• ФРАГМЕНТ ТЕКСТА:
Приют «Одиннадцати» был первым сооружением в мире, построенным на такой высоте и имел музей с уникальными экспонатами; часто вспоминая его, я в конце 1990-х годов был потрясён сообщением о том, что приют полностью сгорел от пожара, виновником которого были неосторожные венгерские альпинисты, сгорел и уникальный английский атлас.

В комнате рядом с нами готовила обед группа грузинских альпинистов из Тбилисского политехнического института; с интересом мы наблюдали, как они варили борщ; руководил процессом светловолосый высокий парень, он собрал заготовки, которые были у ребят, а сам начал вынимать из карманов своего рюкзака бумажные кулёчки с грузинскими специями и приправами; приятный запах заполнил кухню, борщ удался, накормили и нас, а мы поделились своими продуктами; поразило умение так вкусно готовить в «полевых условиях», а парень рассказал нам, что бабушка учила его этому специально, и хотя в грузинской семье мужчины готовкой не занимались, но должны были уметь это делать сами, чтобы в сложных условиях не питаться всухомятку.

Головная боль у нас не прошла, а погода ухудшилась: температура снизилась до минус 15 (август!), сильный ветер. Конечно, если кому повезёт, то в хорошую погоду, которая бывает редко, восхождение не особенно сложное; но высота свыше 5000м и главная опасность на Эльбрусе – погода! Она здесь может смениться мгновенно и в ясный августовский день начнётся сильная метель, ведь человек предполагает, а Бог располагает! Забегая вперёд, замечу, что десять лет спустя я узнал о том, что первому покорителю Эвереста знаменитому Тенсингу в составе небольшой группы советских альпинистов именно по этой причине не удалось подняться на Эльбрус; вёл группу «снежный барс» Михаил Хергиани, он опасался за Тенсинга из-за его возможного обморожения, и альпинистам пришлось отступить.

• НАБОР ДАННЫХ:
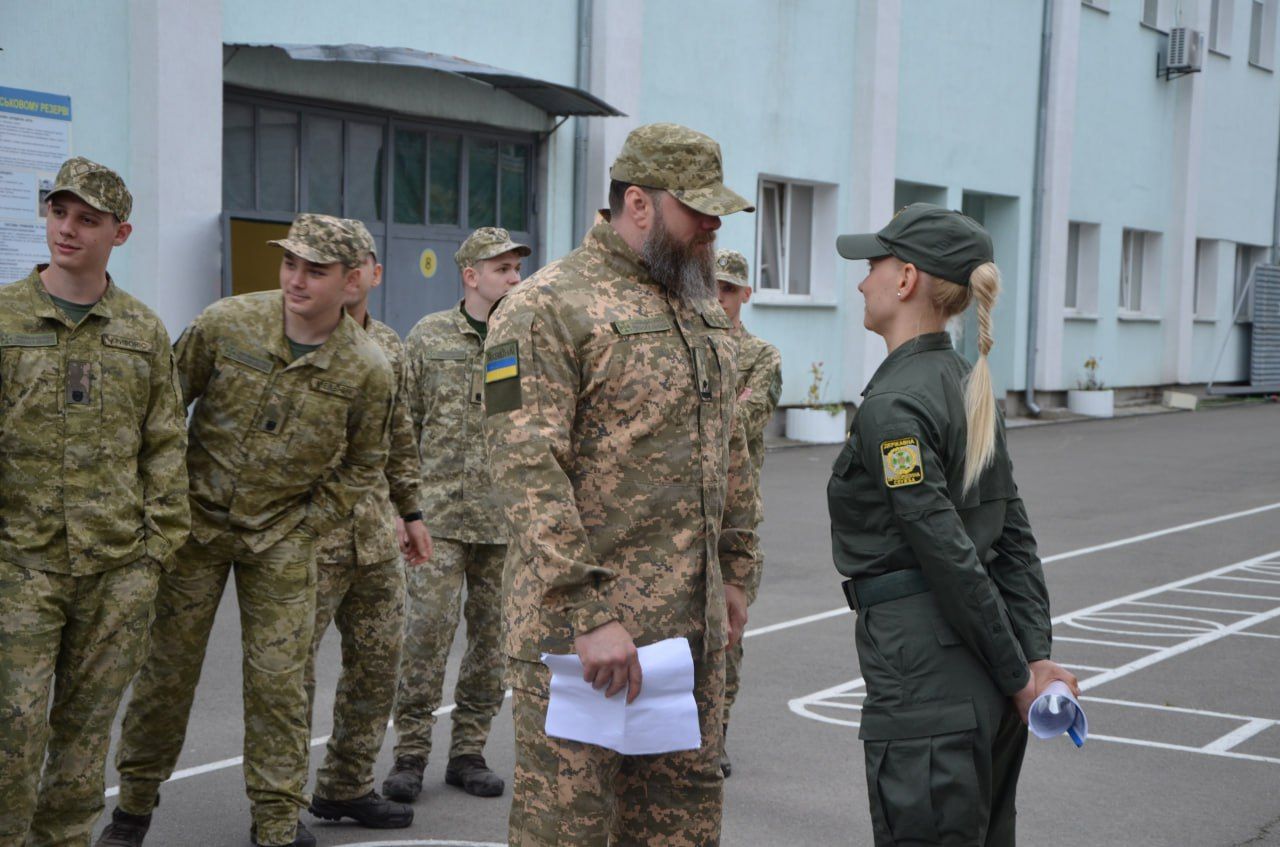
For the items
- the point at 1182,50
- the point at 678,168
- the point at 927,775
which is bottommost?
the point at 927,775

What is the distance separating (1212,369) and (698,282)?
29.7m

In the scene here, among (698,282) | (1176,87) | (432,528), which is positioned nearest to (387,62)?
(432,528)

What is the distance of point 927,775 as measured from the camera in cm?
331

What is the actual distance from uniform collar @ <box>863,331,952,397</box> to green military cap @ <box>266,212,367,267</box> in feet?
6.92

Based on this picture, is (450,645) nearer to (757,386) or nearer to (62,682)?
(757,386)

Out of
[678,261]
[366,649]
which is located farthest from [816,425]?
[678,261]

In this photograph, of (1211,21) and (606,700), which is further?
(1211,21)

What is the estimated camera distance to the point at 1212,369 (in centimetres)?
3117

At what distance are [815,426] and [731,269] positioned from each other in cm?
1279

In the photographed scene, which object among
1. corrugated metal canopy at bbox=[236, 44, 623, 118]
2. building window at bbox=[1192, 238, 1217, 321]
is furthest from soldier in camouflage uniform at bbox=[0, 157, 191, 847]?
building window at bbox=[1192, 238, 1217, 321]

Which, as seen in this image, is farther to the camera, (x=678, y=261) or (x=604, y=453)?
(x=678, y=261)

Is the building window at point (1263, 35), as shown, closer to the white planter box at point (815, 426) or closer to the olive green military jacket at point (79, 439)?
the white planter box at point (815, 426)

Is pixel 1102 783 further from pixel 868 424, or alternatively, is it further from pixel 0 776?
pixel 0 776

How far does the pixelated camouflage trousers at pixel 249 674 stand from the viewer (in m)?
4.89
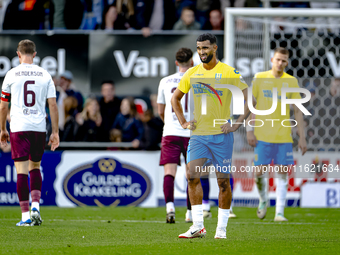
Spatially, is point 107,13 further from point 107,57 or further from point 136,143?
point 136,143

• ЗАДАНИЕ A: Почему, согласно фрагменту о восхождении на Эльбрус, небольшой группе советских альпинистов с Тенсингом пришлось отступить? Ответьте одним или двумя предложениями.
• ЗАДАНИЕ B: Перепишите часть фрагмента о восхождении на Эльбрус, начиная со слов «Головная боль у» и продолжая до слов «альпинистам пришлось отступить.» включительно, поставив «вьюга» вместо «метель».

• ПРАВИЛЬНЫЙ ОТВЕТ A: Виной стала погода на Эльбрусе: руководитель группы Михаил Хергиани опасался, что Тенсинг может получить обморожение, поэтому альпинисты отступили.

• ПРАВИЛЬНЫЙ ОТВЕТ B:
Головная боль у нас не прошла, а погода ухудшилась: температура снизилась до минус 15 (август!), сильный ветер. Конечно, если кому повезёт, то в хорошую погоду, которая бывает редко, восхождение не особенно сложное; но высота свыше 5000м и главная опасность на Эльбрусе – погода! Она здесь может смениться мгновенно и в ясный августовский день начнётся сильная вьюга, ведь человек предполагает, а Бог располагает! Забегая вперёд, замечу, что десять лет спустя я узнал о том, что первому покорителю Эвереста знаменитому Тенсингу в составе небольшой группы советских альпинистов именно по этой причине не удалось подняться на Эльбрус; вёл группу «снежный барс» Михаил Хергиани, он опасался за Тенсинга из-за его возможного обморожения, и альпинистам пришлось отступить.